Vincken concludes that Israel neglected the PR battle which will result in "chaos and upheaval in Israel and worldwide."

I find his predictions quite ominous because essentially he is saying the campaign will be the start of a major disaster for the Jewish people worldwide for years to come. And notice when the war came to an end: on Tisha B'Av.

Tuesday, August 5, 2014

Those greedy Jews

A Pakistani journalist has now opened our eyes to the real reason behind the war against Hamas. It wasn't about 3,000 rockets or 30 sophisticated terror tunnels. What was the real reason? Natural gas. Those wicked Jews were out to deprive the poor Gazans of their natural gas resources.

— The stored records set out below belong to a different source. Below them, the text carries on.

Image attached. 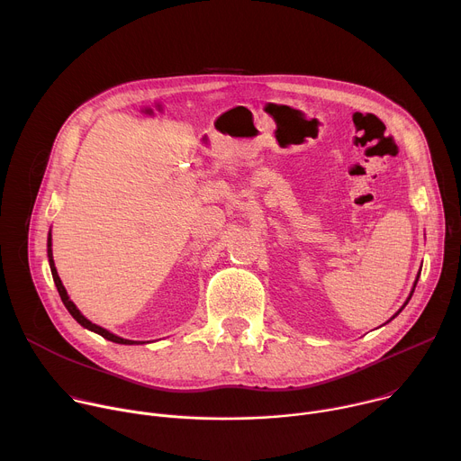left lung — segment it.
Segmentation results:
<instances>
[{
	"label": "left lung",
	"mask_w": 461,
	"mask_h": 461,
	"mask_svg": "<svg viewBox=\"0 0 461 461\" xmlns=\"http://www.w3.org/2000/svg\"><path fill=\"white\" fill-rule=\"evenodd\" d=\"M418 277H420V276H418ZM414 288H416V285H414ZM412 294H414V290L411 292V297H412ZM411 297H409V299H411ZM409 299H407V303H409ZM407 303H405V304H407ZM405 304H403V306H405ZM400 312H402V310H400Z\"/></svg>",
	"instance_id": "left-lung-1"
}]
</instances>
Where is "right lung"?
<instances>
[{
    "label": "right lung",
    "mask_w": 461,
    "mask_h": 461,
    "mask_svg": "<svg viewBox=\"0 0 461 461\" xmlns=\"http://www.w3.org/2000/svg\"><path fill=\"white\" fill-rule=\"evenodd\" d=\"M47 255H49V265H50V272H52V279H54V285H56V288H58V294H59V297H61V301H63V304H65V308L69 310V313L84 326V328H87V330H93V332H96V334H100L102 338H105V339H109V341H113V343H120V345H135L137 341H129V339H122V338H118V336H114V334H111V332H107L105 328H102V326H98V324H95V322H91L89 319H86L82 313H80V310L77 308V304L69 299V295H68V292H65V288H63V285H61V281H59V277H58V272H56V268H54V260H52V248H50V233H49V239H47Z\"/></svg>",
    "instance_id": "1"
}]
</instances>
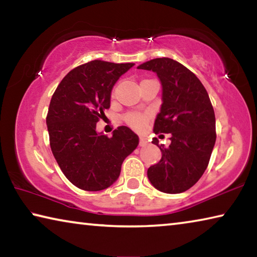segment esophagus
I'll list each match as a JSON object with an SVG mask.
<instances>
[{"label":"esophagus","instance_id":"1","mask_svg":"<svg viewBox=\"0 0 257 257\" xmlns=\"http://www.w3.org/2000/svg\"><path fill=\"white\" fill-rule=\"evenodd\" d=\"M146 145H147V139L145 137H143V136L139 137V146L144 147Z\"/></svg>","mask_w":257,"mask_h":257}]
</instances>
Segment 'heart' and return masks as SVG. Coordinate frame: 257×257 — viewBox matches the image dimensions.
I'll use <instances>...</instances> for the list:
<instances>
[{
  "mask_svg": "<svg viewBox=\"0 0 257 257\" xmlns=\"http://www.w3.org/2000/svg\"><path fill=\"white\" fill-rule=\"evenodd\" d=\"M123 121L129 125V127L136 130H141L144 128V125L146 124L147 115L137 112H130L123 116Z\"/></svg>",
  "mask_w": 257,
  "mask_h": 257,
  "instance_id": "b5f03b06",
  "label": "heart"
}]
</instances>
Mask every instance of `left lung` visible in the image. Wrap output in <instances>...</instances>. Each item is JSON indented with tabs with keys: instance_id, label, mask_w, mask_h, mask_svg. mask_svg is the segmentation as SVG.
Returning <instances> with one entry per match:
<instances>
[{
	"instance_id": "8db88e82",
	"label": "left lung",
	"mask_w": 257,
	"mask_h": 257,
	"mask_svg": "<svg viewBox=\"0 0 257 257\" xmlns=\"http://www.w3.org/2000/svg\"><path fill=\"white\" fill-rule=\"evenodd\" d=\"M138 69L155 72L162 85V105L154 133L171 134L160 162L149 168L147 177L156 189L179 194L203 176L215 144V115L205 87L181 63L169 58L153 59Z\"/></svg>"
}]
</instances>
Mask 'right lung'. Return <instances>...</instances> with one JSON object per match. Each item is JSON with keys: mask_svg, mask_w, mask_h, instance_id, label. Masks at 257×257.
I'll list each match as a JSON object with an SVG mask.
<instances>
[{"mask_svg": "<svg viewBox=\"0 0 257 257\" xmlns=\"http://www.w3.org/2000/svg\"><path fill=\"white\" fill-rule=\"evenodd\" d=\"M135 63L94 60L63 78L51 98L46 116L52 153L67 179L78 188L98 191L118 180L121 164L139 138L121 125L107 137L96 132L110 107L112 88Z\"/></svg>", "mask_w": 257, "mask_h": 257, "instance_id": "1", "label": "right lung"}]
</instances>
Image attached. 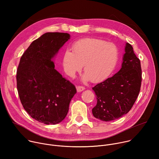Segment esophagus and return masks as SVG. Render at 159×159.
I'll return each mask as SVG.
<instances>
[{
	"label": "esophagus",
	"instance_id": "34e87169",
	"mask_svg": "<svg viewBox=\"0 0 159 159\" xmlns=\"http://www.w3.org/2000/svg\"><path fill=\"white\" fill-rule=\"evenodd\" d=\"M76 89H77V92H82L84 90H85V87L82 86H77L76 87Z\"/></svg>",
	"mask_w": 159,
	"mask_h": 159
}]
</instances>
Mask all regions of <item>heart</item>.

What a beautiful conspiracy theory! The writer, Ms. Najma Sadeque, decided rather than submit her very original piece of research to Al-Jazeera or Iran's Press TV, she wanted it to be published by the western media. Who did the honor go to? The Nation.

In fact, she implies that Operation Cast Lead in 2008 also had nothing to do with eradicating Hamas terrorism.

Want a taste of Sadeque's spectacular investigative journalism and analysis? Enjoy.

The Israelis now wanted Gaza’s gas fields immediately to offset short supply – but without paying for it. For them, that meant getting rid of Hamas. Only a harsh military operation could possibly uproot them. An excuse was needed to start a war. There wasn’t any, so they simply provoked. Kidnappings and killings, even of their own kind, are old ‘false flags’ they could blame Hamas or anyone else for.